══ Verilen Metin ══

Paul Eluard; “Sizi; ekmek, gökyüzü, gezegen, güneş ve hayatınızın sefaleti için para ödemeye zorluyorlar” derken kısa bir özetini de sunuyordu belki de yaşadığımız çağın.
Hak olarak algılanması gerekenler sermayenin elinde metalaştırılıp gereksinimlerimiz olarak sunuluyor. Sıra suya çoktan gelmişti ama yıllardır ‘havadan sudan’ meseleler olarak burun kıvrılan gerçeğimiz şimdi can yakıcı olmaya başladıkça umut vericidir ki uyanmaya başlıyoruz.
Suya sabuna dokunmayan adıyla ‘22 mart dünya su günü’nde (dünya su hakkı için mücadele günü) İstanbul Yıldız Teknik Üniversitesi’nde yapılan “Kapitalizmin Kıskacında Su” başlıklı konferans, bilenlerin birbirini avuttuğu bildik konferanslardan olmanın dışına çıkıp dünya çapındaki su mücadeleleri örnekleriyle bizleri buluştururken, önümüzdeki süreçte atabileceğimiz adımları tarif de ederek fitilin ateşleyicisi oldu.

═══
══ Gösterilen Bilgiler ══

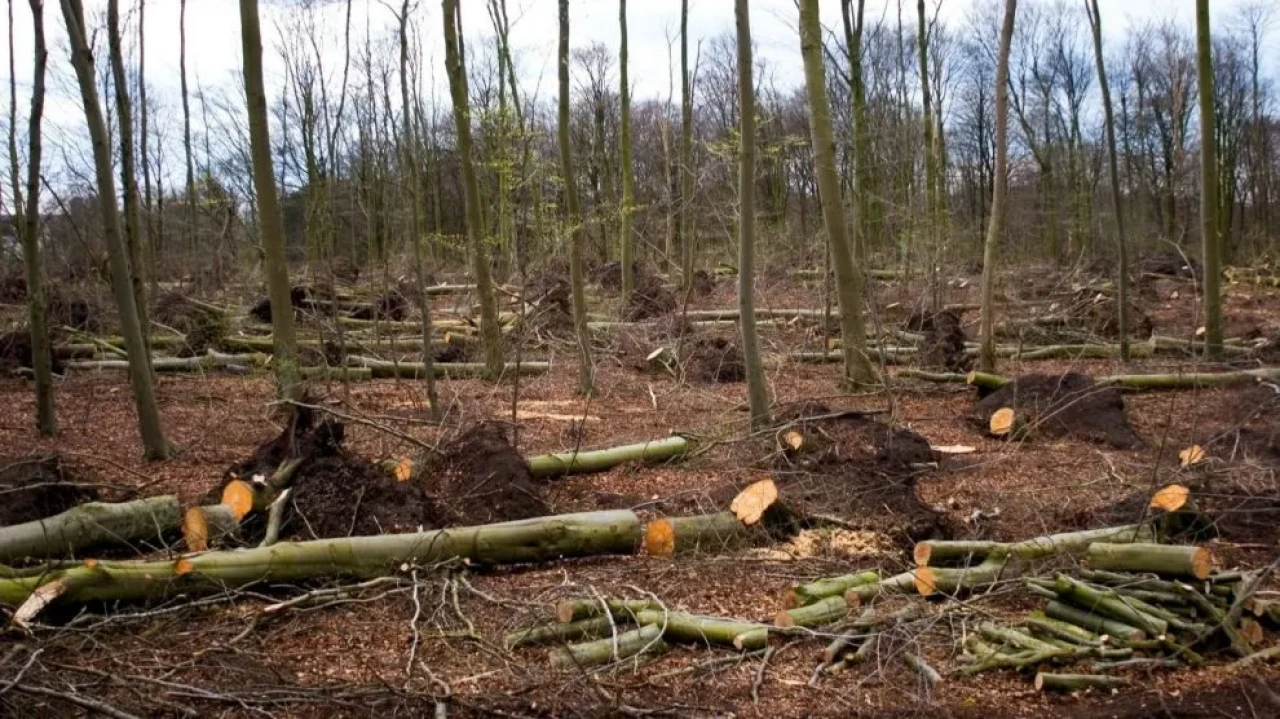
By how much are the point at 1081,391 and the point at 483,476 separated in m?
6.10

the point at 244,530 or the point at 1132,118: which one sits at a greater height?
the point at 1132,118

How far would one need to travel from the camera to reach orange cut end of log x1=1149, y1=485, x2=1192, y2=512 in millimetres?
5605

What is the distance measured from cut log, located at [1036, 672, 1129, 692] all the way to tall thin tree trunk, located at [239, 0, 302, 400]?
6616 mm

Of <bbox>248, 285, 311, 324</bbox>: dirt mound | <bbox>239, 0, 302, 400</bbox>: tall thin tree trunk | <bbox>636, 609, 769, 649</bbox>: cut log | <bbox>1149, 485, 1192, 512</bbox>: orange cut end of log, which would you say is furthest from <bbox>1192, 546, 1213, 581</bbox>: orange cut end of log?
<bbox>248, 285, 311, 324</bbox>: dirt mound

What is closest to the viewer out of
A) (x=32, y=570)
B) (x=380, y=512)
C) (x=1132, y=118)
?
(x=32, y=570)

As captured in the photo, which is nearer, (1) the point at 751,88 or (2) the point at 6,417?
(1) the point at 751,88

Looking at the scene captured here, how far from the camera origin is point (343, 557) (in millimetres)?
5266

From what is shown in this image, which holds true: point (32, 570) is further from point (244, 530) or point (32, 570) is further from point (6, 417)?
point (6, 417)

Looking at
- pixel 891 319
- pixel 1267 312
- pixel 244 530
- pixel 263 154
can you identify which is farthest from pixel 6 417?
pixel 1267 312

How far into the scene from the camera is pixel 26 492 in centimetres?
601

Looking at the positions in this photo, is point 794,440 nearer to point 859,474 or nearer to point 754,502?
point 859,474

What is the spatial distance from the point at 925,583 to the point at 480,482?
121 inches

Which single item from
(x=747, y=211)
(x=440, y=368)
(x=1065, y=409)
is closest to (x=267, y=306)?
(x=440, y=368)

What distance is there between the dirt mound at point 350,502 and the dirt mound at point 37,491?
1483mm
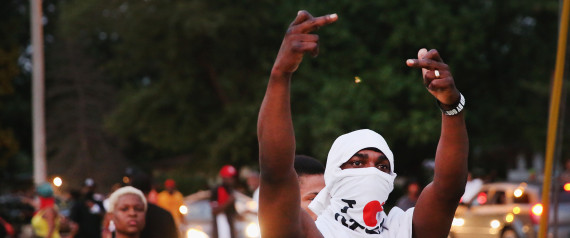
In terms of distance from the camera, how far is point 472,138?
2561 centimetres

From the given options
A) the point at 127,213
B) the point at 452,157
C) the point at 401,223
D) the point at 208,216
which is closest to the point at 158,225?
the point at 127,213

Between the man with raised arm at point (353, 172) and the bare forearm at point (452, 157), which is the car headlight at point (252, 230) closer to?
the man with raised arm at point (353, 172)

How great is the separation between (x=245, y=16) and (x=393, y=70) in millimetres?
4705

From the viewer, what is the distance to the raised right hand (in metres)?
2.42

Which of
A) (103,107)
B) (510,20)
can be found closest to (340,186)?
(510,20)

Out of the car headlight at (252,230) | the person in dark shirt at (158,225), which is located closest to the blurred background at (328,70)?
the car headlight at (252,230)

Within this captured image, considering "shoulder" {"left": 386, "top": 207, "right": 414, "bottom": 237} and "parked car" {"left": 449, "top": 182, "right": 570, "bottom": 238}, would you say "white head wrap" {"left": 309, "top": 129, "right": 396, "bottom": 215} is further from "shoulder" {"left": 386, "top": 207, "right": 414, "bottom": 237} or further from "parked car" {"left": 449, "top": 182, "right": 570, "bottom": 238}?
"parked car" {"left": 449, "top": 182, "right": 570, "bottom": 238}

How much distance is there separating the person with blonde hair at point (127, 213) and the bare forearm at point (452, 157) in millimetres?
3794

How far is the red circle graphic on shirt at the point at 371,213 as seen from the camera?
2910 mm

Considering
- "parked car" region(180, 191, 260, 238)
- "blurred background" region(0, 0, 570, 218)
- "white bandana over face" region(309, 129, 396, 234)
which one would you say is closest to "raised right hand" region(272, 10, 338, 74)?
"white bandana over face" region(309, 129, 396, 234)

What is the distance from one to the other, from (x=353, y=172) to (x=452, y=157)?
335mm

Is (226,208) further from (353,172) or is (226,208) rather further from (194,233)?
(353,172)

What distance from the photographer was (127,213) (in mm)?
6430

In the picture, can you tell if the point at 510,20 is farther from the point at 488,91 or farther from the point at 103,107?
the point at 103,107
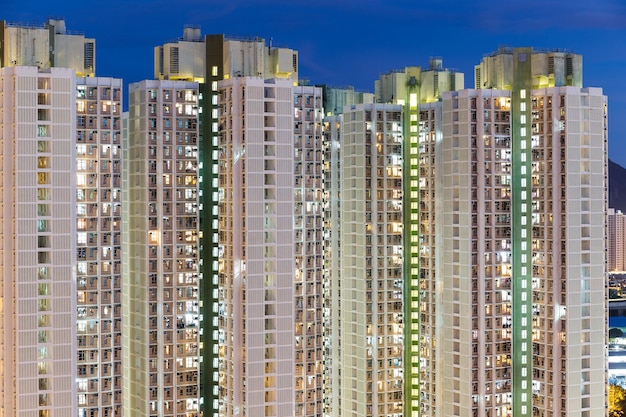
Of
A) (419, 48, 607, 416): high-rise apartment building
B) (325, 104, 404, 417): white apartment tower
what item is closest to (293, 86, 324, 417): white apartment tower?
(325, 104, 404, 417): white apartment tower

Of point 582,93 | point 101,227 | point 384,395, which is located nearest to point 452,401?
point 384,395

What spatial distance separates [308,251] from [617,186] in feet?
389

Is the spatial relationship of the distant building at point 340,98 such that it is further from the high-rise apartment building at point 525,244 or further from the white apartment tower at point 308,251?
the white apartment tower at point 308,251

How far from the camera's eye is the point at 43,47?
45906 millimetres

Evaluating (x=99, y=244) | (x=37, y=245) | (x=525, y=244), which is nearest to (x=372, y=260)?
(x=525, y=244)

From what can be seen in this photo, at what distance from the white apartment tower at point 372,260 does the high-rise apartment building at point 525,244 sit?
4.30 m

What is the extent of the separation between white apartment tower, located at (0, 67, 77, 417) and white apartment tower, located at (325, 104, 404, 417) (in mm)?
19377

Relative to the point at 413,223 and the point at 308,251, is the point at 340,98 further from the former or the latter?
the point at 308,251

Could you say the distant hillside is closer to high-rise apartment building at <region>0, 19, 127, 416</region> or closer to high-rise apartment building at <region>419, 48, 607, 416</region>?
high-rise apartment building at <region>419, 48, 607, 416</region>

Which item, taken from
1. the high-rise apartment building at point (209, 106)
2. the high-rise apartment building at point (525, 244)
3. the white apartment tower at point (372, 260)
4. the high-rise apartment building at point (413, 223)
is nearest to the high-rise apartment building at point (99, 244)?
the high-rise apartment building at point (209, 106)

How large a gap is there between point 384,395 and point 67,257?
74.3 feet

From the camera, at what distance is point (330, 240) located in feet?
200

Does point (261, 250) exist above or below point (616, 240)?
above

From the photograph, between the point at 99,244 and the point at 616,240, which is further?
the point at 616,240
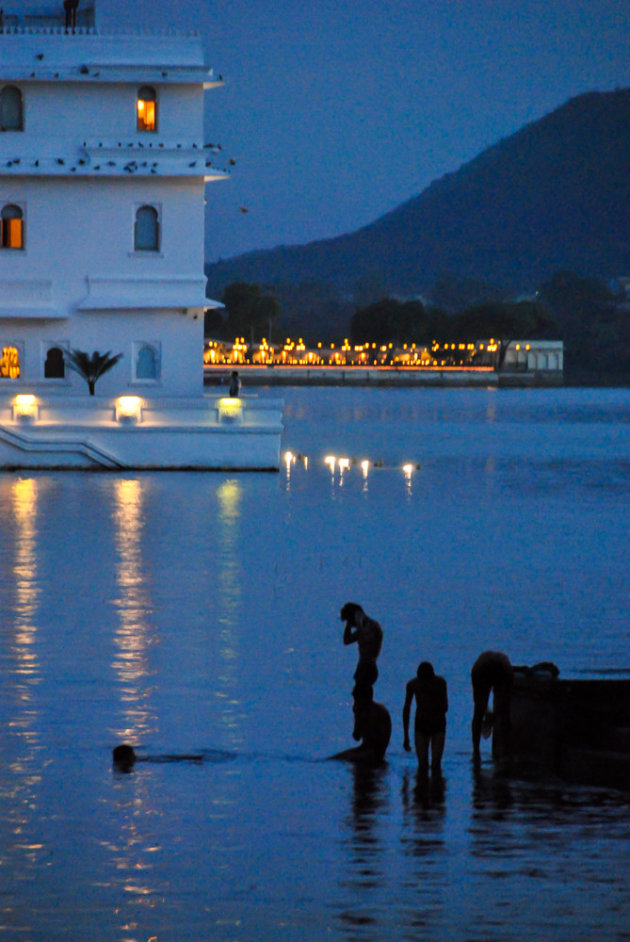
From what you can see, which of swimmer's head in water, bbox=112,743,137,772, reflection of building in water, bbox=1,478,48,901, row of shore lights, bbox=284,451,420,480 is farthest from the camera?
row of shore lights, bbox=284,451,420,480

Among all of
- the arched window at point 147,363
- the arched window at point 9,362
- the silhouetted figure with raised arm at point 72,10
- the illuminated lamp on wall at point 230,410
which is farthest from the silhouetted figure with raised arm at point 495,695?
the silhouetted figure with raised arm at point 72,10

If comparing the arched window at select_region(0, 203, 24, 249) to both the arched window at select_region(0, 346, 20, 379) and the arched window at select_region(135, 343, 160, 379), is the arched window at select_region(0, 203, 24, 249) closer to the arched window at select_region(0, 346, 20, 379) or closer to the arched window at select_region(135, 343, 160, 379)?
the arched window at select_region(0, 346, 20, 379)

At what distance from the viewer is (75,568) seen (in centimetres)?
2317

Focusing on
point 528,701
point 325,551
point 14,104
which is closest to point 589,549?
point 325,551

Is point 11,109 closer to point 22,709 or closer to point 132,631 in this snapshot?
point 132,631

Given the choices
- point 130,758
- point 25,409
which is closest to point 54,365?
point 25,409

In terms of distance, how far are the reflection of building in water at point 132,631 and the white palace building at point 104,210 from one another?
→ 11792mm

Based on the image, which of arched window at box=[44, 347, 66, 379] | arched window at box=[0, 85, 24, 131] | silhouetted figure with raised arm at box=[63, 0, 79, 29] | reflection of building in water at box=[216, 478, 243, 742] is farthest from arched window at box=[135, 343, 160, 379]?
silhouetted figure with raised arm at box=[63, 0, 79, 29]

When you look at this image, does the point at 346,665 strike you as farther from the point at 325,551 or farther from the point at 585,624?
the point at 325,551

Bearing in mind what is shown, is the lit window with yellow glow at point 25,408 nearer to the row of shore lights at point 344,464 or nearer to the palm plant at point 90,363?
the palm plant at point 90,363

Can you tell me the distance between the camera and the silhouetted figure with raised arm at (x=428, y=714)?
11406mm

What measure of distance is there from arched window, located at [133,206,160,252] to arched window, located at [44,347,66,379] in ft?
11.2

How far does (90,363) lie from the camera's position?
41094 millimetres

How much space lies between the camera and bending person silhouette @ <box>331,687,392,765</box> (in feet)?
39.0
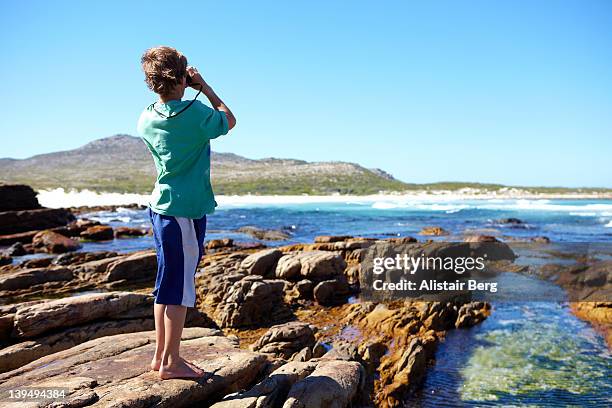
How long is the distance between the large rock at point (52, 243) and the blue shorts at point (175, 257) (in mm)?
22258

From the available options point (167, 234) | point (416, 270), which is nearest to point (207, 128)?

═══

### Alıştırma Gereklilikleri:
1/ Verilen metindeki “Hak olarak algılanması gerekenler sermayenin elinde metalaştırılıp gereksinimlerimiz olarak sunuluyor.” cümlesini İngilizceye çevirin.
2/ Verilen metne göre “Kapitalizmin Kıskacında Su” başlıklı konferans hangi üniversitede yapıldı?
3/ Verilen metindeki Paul Eluard alıntısına göre insanların para ödemeye zorlandığı şeylerin tamamını sıralayın.
Öğeler, metinden bağımsız ayrı bir malzemedir.

### Alıştırma Sonuçları:
1/ What ought to be perceived as rights are commodified in the hands of capital and presented as our needs.

2/ İstanbul Yıldız Teknik Üniversitesi’nde.

3/ ekmek, gökyüzü, gezegen, güneş, hayatınızın sefaleti